**Enunciado da tarefa**.
Copie o texto extraído sobre a maternidade na íntegra, sem lhe alterar nada.

**Texto extraído**.
***
Um bebé  é precioso, sim! Mas desequilibra qualquer mãe. E remexe-a, por dentro. E leva-a a questionar quase tudo: se é boa mãe; se tem competências para ser mãe; se é assim tão engraçado e tão inquestionável ser mãe; se o seu amor pelo pai do bebé não é um “faz de conta que foram felizes para sempre” maior do que alguma vez tinha imaginado; se a sua família e os seus amigos não são, vezes demais, um “erro de casting”; e se tudo aquilo que ouve e que lê sobre mães e bebés não a fazem sentir “a pior mãe do mundo”. Porque naquilo que se escreve sobre as mães é tudo fácil, simples, “lindo de morrer”, cor de rosa, e há “corpos de modelo” dois meses depois do bebé nascer, e há mães e pais apaixonados um pelo o outro e pelo seu bebé, e não há mães mas super-mães. O que é que resta a uma mãe? O gosto de todos lhe dizerem que o seu bebé é lindo e perfeitinho, mesmo quando, por vezes, ela acha que não. E o direito a chorar – devagarinho! – por culpa do seu cansaço, claro. Ou, sempre que ousa falar um pouco mais da sua tristeza “por sinais de fumo”. Quando confidencia, por exemplo, acerca do  medo do seu leite “não ser bom”. Que logo merece um: “Não sejas tola. Sim?…”. Em tudo o resto, salva-a o bebé!
***
**Registos de dados**.
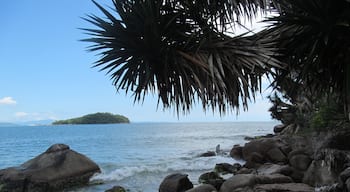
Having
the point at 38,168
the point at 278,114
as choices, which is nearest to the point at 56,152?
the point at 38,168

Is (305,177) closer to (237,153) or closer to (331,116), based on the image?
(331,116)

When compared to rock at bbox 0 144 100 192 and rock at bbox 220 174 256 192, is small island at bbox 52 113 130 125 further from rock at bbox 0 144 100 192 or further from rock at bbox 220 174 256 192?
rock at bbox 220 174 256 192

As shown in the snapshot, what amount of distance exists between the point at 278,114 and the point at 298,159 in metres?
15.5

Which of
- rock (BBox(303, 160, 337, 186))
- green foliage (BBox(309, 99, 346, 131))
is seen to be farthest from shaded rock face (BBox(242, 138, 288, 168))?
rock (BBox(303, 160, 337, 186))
***
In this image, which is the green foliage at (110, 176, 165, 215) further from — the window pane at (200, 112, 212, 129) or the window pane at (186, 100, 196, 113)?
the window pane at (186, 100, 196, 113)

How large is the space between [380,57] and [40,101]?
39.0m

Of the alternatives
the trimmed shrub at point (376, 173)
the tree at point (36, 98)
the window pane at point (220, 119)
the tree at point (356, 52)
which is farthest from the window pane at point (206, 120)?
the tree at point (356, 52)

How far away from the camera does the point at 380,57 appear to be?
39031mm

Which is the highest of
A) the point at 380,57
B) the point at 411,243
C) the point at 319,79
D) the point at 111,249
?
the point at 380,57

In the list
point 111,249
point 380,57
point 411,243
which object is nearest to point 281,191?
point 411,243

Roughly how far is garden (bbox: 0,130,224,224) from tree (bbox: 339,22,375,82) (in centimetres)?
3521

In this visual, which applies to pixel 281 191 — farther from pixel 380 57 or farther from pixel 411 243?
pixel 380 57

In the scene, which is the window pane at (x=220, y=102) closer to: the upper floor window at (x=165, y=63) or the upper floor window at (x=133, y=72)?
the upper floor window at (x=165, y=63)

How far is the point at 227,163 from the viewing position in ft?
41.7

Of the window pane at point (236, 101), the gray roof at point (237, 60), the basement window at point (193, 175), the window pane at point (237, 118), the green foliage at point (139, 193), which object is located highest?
***
**Resultado do exercício**.
Um bebé  é precioso, sim! Mas desequilibra qualquer mãe. E remexe-a, por dentro. E leva-a a questionar quase tudo: se é boa mãe; se tem competências para ser mãe; se é assim tão engraçado e tão inquestionável ser mãe; se o seu amor pelo pai do bebé não é um “faz de conta que foram felizes para sempre” maior do que alguma vez tinha imaginado; se a sua família e os seus amigos não são, vezes demais, um “erro de casting”; e se tudo aquilo que ouve e que lê sobre mães e bebés não a fazem sentir “a pior mãe do mundo”. Porque naquilo que se escreve sobre as mães é tudo fácil, simples, “lindo de morrer”, cor de rosa, e há “corpos de modelo” dois meses depois do bebé nascer, e há mães e pais apaixonados um pelo o outro e pelo seu bebé, e não há mães mas super-mães. O que é que resta a uma mãe? O gosto de todos lhe dizerem que o seu bebé é lindo e perfeitinho, mesmo quando, por vezes, ela acha que não. E o direito a chorar – devagarinho! – por culpa do seu cansaço, claro. Ou, sempre que ousa falar um pouco mais da sua tristeza “por sinais de fumo”. Quando confidencia, por exemplo, acerca do  medo do seu leite “não ser bom”. Que logo merece um: “Não sejas tola. Sim?…”. Em tudo o resto, salva-a o bebé!